Indeed, when data transits through a communication channel (CAN, radio…), the integrity of the information transmitted may be affected, this is known as an error.

The causes of these communication errors could be different. Most of the time, they are due to purely physical phenomenons like power or thermal noise, cross talk, attenuation, and other forms of interference.

Normally such errors are inevitable, and can be quite critical regarding the integrity of the system. Consequently, the on-board software must be able to manage these errors.

Data redundancy as a method to detect errors

A very simple solution is to introduce data redundancy, that consists of adding/duplicating the original information. This notion of redundancy is usually used by engineers in safety-critical systems. In communication, it ensures that data will be transmitted without its content being subject to these errors.

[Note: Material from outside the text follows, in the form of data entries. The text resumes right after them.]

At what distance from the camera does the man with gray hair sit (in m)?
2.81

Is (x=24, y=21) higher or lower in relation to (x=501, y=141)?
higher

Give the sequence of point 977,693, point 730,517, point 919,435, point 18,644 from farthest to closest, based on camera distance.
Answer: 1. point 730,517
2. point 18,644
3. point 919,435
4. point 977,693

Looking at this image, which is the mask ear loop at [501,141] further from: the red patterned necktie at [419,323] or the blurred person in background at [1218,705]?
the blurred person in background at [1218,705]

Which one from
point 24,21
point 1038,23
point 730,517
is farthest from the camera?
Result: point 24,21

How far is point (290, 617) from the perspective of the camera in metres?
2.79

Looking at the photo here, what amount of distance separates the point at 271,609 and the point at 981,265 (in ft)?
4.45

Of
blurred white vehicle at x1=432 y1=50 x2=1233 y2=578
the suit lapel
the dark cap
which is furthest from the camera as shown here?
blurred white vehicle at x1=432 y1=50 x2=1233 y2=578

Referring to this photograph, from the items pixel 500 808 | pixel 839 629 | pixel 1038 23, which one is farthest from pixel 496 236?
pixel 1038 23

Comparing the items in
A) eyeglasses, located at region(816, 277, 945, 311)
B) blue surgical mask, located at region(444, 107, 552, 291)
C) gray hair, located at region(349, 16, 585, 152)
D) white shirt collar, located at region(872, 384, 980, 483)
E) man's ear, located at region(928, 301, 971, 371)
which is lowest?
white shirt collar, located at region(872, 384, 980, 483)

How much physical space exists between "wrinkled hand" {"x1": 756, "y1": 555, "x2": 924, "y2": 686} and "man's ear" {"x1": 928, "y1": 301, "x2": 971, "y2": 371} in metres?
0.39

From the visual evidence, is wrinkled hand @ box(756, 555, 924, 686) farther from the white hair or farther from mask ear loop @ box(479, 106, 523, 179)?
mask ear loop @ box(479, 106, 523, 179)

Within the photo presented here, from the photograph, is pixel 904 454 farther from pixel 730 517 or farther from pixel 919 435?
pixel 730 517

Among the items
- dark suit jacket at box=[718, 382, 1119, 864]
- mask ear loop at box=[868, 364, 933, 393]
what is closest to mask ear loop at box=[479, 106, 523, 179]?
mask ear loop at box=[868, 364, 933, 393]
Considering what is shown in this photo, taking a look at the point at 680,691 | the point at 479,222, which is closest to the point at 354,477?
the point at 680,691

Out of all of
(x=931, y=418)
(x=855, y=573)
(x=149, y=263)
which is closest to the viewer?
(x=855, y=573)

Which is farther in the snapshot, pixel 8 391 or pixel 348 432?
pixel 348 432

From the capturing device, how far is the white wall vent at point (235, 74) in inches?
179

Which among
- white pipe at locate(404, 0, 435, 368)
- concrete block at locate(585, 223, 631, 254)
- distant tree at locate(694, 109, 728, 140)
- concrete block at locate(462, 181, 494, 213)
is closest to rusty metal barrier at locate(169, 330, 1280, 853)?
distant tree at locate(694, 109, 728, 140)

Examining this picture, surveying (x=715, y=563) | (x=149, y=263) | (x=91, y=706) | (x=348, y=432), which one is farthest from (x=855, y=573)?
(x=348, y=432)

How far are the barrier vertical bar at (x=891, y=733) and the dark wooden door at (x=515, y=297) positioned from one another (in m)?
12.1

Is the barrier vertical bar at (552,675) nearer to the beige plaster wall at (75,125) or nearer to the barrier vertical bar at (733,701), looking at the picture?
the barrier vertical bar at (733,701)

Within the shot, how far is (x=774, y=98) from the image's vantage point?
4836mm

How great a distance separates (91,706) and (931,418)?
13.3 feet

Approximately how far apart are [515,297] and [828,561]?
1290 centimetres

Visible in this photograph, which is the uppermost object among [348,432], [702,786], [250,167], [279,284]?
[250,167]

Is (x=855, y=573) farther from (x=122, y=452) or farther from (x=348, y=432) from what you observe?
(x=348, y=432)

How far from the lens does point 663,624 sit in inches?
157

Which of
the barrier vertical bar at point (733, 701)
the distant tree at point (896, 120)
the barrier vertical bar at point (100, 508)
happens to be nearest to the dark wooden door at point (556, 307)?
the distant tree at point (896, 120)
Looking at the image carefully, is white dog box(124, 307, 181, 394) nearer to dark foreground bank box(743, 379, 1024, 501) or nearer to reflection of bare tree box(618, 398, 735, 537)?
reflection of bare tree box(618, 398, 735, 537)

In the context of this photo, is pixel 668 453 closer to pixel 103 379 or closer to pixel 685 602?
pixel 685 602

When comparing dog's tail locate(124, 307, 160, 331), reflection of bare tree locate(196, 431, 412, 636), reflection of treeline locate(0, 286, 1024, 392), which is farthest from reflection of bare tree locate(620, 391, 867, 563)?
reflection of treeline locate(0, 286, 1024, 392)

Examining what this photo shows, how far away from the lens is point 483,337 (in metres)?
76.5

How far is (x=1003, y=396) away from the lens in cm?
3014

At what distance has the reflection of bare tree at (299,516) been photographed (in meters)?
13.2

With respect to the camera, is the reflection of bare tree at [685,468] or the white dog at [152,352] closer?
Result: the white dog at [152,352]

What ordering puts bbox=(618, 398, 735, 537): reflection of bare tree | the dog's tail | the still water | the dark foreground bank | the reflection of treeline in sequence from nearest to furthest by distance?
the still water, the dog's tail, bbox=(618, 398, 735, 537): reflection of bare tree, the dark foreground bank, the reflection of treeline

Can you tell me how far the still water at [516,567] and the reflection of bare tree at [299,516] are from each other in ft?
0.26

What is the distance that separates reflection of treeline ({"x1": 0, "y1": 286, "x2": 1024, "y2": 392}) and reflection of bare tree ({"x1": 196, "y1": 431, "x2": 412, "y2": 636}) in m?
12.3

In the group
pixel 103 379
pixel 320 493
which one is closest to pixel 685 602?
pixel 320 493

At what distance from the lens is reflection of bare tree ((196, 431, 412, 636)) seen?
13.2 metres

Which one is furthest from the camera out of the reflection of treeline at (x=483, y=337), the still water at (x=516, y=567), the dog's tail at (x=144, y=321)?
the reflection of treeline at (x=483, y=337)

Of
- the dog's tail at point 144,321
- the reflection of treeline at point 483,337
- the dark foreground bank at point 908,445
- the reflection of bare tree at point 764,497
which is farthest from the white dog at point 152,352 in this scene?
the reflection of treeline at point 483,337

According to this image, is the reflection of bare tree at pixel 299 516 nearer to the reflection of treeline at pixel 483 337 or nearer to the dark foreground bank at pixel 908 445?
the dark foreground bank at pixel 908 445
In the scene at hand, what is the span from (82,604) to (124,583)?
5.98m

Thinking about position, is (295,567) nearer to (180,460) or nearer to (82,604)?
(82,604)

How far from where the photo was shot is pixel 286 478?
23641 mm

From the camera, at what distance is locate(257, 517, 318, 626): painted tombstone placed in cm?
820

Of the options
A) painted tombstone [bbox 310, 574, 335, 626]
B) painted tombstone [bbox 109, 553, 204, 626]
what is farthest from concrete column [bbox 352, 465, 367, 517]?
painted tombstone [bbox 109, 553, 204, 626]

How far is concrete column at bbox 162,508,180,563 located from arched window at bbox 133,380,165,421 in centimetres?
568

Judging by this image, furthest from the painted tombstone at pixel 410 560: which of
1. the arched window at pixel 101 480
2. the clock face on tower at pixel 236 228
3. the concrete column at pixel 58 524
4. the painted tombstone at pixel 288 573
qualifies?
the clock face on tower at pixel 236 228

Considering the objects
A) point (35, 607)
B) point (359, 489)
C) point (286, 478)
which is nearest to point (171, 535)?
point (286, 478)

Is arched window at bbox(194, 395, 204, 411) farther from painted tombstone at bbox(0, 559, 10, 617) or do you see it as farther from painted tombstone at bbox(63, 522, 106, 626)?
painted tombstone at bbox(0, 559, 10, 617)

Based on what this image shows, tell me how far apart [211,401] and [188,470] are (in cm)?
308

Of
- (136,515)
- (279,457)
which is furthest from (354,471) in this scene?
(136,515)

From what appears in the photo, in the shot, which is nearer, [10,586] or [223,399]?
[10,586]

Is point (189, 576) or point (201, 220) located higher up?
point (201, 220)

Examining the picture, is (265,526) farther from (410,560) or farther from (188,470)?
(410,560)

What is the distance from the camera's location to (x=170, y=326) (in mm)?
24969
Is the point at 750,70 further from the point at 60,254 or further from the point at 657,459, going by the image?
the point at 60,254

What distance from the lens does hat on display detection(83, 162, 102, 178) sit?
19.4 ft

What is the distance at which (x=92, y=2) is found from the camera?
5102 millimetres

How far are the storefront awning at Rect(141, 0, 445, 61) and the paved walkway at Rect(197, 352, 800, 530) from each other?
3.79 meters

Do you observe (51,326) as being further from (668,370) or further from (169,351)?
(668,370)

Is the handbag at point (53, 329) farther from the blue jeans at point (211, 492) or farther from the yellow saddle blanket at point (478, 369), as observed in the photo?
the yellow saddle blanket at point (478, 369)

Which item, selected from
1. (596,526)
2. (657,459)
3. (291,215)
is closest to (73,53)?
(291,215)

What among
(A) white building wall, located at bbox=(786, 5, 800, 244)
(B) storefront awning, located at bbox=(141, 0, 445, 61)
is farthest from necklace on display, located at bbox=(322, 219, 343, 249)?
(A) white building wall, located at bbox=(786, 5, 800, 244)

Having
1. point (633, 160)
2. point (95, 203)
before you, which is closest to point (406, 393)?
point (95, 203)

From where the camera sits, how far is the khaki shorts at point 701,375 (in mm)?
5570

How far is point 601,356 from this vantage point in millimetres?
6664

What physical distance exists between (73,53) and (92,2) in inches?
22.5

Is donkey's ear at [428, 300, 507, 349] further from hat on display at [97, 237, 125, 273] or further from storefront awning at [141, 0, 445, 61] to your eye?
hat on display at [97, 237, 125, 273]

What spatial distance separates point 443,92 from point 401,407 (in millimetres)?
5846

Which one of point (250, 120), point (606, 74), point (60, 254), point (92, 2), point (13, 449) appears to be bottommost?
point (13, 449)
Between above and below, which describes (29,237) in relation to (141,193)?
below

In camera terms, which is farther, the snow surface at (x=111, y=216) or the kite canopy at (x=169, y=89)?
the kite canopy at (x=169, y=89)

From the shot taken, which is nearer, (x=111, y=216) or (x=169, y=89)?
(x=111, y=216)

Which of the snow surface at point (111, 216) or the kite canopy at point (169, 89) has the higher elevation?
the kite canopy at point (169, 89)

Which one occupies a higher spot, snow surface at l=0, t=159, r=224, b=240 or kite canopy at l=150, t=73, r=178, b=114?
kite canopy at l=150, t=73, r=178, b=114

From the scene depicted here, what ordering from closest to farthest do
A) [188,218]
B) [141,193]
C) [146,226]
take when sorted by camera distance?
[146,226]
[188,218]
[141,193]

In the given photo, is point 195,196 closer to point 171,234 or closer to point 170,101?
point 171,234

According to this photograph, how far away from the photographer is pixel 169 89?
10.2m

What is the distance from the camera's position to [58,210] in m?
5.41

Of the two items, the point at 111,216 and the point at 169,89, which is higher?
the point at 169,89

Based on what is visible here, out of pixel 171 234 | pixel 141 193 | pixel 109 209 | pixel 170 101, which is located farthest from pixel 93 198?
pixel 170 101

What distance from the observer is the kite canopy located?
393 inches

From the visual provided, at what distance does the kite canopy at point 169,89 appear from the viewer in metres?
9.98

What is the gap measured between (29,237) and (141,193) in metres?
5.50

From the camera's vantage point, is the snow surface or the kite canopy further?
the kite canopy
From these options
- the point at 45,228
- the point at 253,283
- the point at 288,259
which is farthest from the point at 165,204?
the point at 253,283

In our case, although we make sure that our systems can communicate through different communication channels such as USB, radio or 4G, we also employ Information Redundancy to provide internal and external communication without any errors. There are a number of methods to detect and correct errors within communications, here are some examples:

  • Parity bit, the simplest form of error detecting code. Add one bit which specifies whether the number of bits at ‘1’ is even or odd.
  • Checksum. Add a value which is the result of the data’s bits sum complemented using 1’s complement.
  • Cyclic redundancy check.

Information Redundancy - Methods to detect errors

A few words about the last method, the CRC. It is a widely used error detection code in telecommunications, which, despite a bigger calculation cost compared to other algorithms, allows high reliability for error correction. The idea is quite simple; at sending a data frame, the CRC algorithm, will add a Control Code to the original data, which is based on the remainder of a polynomial division of their contents. Thus, upon the reception of the message, the system will just have to repeat the same calculation based on the data. If the result is equal to the received Control Code, then the message has been correctly transmitted, otherwise, it contains an error.

In Embention, concerned about the integrity and reliability of our products, we have integrated, at several levels of the system, error detection mechanisms as CRC, that are directly firmware-implemented, or Checksum, that can be configured by users through the Software. Whether on external memory communication with the SD card, or for telemetry communication between Pipe and Veronte Autopilots, we ensure free-errors communications.